[MLton] Re: [Sml-basis-discuss] Unicode and WideChar support

Wesley W. Terpstra wesley@terpstra.ca
Tue, 29 Nov 2005 16:04:11 +0100


I've re-ordered parts of your email to address things with some  
linearity. :-)

On Nov 27, 2005, at 10:24 PM, Dave Berry wrote
> If I understand your proposal correctly, you are suggesting that we  
> make WideChar always be Unicode, make the existing WideChar use the  
> default categorisation of Unicode, and add a new module for locale- 
> dependent operations.

That's exactly what I am proposing.
While we're at it, there needs to be a charset encoder/decoder  
included too. Locale-specific date/time/number/currency formatting  
would also be good, as would something like gettext.

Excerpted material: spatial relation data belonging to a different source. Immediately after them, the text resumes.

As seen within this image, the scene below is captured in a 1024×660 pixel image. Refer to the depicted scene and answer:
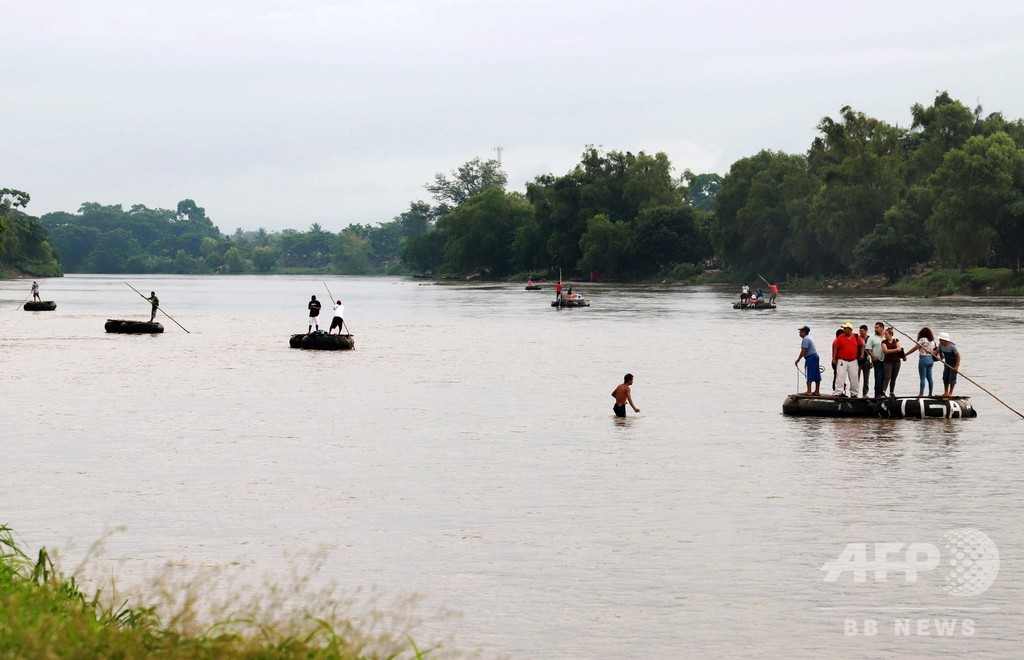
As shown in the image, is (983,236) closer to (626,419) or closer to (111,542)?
(626,419)

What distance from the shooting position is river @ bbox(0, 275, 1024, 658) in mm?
13680

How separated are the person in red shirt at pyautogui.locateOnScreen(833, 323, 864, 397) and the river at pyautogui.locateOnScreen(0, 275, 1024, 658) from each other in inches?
43.8

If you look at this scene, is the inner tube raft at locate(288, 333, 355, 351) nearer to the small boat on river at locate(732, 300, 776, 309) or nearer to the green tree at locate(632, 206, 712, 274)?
the small boat on river at locate(732, 300, 776, 309)

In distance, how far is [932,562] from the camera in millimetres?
15750

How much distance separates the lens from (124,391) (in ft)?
118

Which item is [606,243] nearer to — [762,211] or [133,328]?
[762,211]

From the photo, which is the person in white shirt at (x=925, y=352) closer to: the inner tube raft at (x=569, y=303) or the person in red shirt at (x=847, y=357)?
the person in red shirt at (x=847, y=357)

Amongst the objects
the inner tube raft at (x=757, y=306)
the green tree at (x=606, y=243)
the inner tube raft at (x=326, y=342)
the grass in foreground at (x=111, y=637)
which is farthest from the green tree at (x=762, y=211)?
the grass in foreground at (x=111, y=637)

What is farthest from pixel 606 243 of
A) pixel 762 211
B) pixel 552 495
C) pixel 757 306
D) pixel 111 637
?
pixel 111 637

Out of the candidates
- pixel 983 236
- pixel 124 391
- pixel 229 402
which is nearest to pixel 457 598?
pixel 229 402

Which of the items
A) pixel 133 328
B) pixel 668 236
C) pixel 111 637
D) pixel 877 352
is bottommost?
pixel 133 328

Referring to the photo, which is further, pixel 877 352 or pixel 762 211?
pixel 762 211

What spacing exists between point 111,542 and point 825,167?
13538cm

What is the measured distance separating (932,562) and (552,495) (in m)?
6.36
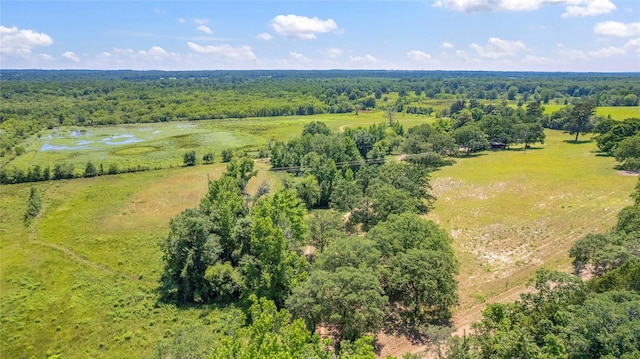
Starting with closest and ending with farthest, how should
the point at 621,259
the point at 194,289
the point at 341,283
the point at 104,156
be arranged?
1. the point at 341,283
2. the point at 621,259
3. the point at 194,289
4. the point at 104,156

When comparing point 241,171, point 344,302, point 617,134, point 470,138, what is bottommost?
point 241,171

> Perhaps it would make sense to have an 8-bit equivalent of the  
> locale-dependent module as well?  Then programmers could explicitly  
> support ISO-8859-1 (and -2, -3, etc.)

I think this would add little. You can decode your input ISO-8859-x/ 
whatever into Unicode, and then work with it there. This is more  
flexible anyways since then your code will work with any character set.

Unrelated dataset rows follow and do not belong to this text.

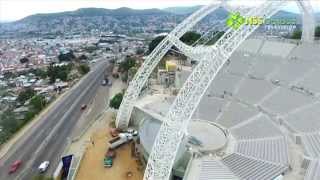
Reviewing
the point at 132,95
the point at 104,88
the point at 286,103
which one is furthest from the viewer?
the point at 104,88

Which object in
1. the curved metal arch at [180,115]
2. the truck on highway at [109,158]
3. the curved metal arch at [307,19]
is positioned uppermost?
the curved metal arch at [307,19]

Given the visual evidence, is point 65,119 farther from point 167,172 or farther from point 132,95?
point 167,172

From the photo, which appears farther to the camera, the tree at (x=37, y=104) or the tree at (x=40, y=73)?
the tree at (x=40, y=73)

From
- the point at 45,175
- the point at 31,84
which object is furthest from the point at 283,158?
the point at 31,84

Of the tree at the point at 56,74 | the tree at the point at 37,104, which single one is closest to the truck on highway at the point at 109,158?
the tree at the point at 37,104

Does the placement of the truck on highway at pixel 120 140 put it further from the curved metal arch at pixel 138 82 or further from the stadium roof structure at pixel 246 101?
the stadium roof structure at pixel 246 101

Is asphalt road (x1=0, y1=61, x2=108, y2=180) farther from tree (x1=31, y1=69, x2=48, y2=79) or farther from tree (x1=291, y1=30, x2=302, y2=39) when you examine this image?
tree (x1=291, y1=30, x2=302, y2=39)
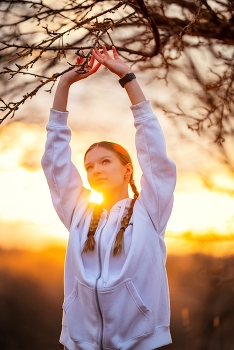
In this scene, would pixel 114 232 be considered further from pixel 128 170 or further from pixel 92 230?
pixel 128 170

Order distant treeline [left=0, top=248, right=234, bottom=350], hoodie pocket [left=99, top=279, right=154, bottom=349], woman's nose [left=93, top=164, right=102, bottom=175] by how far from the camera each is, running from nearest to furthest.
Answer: hoodie pocket [left=99, top=279, right=154, bottom=349], woman's nose [left=93, top=164, right=102, bottom=175], distant treeline [left=0, top=248, right=234, bottom=350]

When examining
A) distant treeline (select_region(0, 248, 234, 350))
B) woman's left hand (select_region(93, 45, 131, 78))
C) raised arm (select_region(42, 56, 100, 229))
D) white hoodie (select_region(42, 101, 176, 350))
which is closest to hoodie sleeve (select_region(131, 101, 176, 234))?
white hoodie (select_region(42, 101, 176, 350))

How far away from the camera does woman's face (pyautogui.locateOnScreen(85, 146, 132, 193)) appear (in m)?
1.63

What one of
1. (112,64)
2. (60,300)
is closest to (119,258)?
(112,64)

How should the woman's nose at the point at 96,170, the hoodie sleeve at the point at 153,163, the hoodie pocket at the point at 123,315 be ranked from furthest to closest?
the woman's nose at the point at 96,170 < the hoodie sleeve at the point at 153,163 < the hoodie pocket at the point at 123,315

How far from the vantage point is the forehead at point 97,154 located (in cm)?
166

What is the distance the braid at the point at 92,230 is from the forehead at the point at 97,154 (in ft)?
0.51

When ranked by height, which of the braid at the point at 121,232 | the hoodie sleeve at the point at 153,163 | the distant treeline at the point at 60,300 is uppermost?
the hoodie sleeve at the point at 153,163

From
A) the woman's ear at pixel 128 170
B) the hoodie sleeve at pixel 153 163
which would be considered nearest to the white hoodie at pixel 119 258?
the hoodie sleeve at pixel 153 163

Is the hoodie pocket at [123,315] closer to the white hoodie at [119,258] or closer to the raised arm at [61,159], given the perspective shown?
the white hoodie at [119,258]

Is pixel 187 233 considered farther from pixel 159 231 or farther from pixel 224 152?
pixel 159 231

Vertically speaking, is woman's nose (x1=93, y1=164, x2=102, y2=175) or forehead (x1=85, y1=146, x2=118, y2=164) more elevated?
forehead (x1=85, y1=146, x2=118, y2=164)

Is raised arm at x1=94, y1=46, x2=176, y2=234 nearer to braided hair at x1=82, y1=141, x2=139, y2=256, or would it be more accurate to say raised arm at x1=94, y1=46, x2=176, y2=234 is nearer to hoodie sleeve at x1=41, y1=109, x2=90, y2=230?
braided hair at x1=82, y1=141, x2=139, y2=256

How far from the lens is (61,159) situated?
Result: 64.6 inches
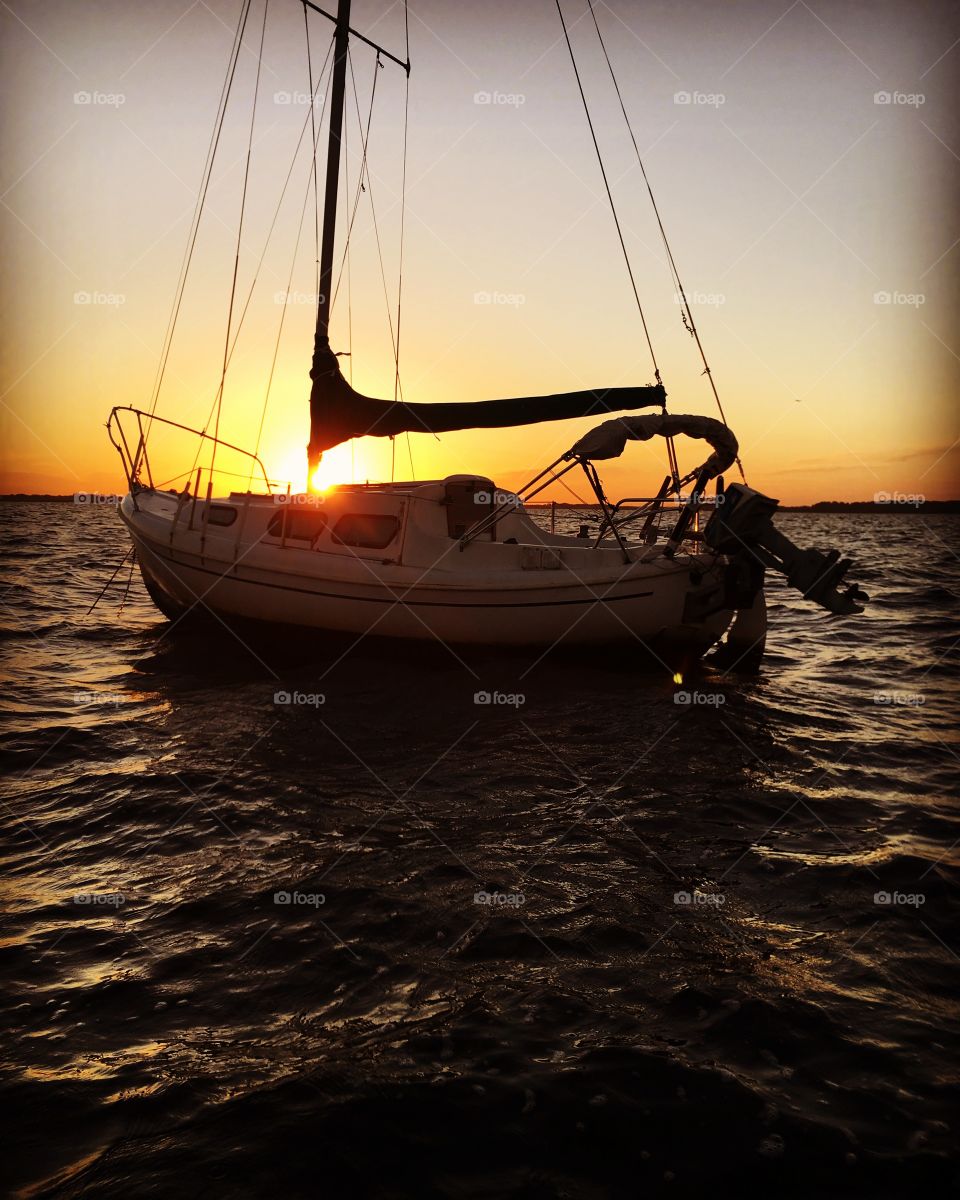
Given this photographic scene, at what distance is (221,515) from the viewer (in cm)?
1277

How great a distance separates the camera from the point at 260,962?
13.7ft

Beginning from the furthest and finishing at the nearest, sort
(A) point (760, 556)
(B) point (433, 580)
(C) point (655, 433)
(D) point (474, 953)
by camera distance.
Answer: (B) point (433, 580) < (C) point (655, 433) < (A) point (760, 556) < (D) point (474, 953)

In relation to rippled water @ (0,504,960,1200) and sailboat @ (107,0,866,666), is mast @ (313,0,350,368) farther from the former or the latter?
rippled water @ (0,504,960,1200)

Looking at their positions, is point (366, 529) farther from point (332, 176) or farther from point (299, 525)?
point (332, 176)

> I'm not familiar with isNumber, but it looks a reasonable  
> suggestion to support it..  Which characters are included in  
> isNumber but not isDigit?

In ISO-8859-1, there are 1/4 and 1/2 symbols. Also, other languages  
include stranger concepts of number that aren't necessarily decimal,  
and thus can't be called a digit (base 10).

> I think we can remove the requirement that isAlpha = isLower +  
> isUpper for WideChar.  I assume the rationale for this is that some  
> languages don't have the concept of case?

Yes.

> I believe that the reason that chr and ord deal in ints is purely  
> for backwards compatibility.  So I guess that having chr raise an  
> exception for values > 10FFFF would work OK, when WideChar == Unicode.

That's what I will do then.

If we are banning values beyond 10FFFF, then perhaps we should also  
ban values between D800-DFFF which may not appear in a conforming  
UTF-32 string.

I also think the restriction that WideChar be a multiple of 8 bits  
should be removed. It serves no real purpose, AFAICT, so why limit an  
implementer's choices?

> If we allow source files that are encoded in UTF-8, what effect  
> would this have on portability to compilers that don't use  
> Unicode?  Or, to put this another way, what would be the minimum  
> amount of support that an implementation would have to provide for  
> UTF-8, and how much work would it be to implement?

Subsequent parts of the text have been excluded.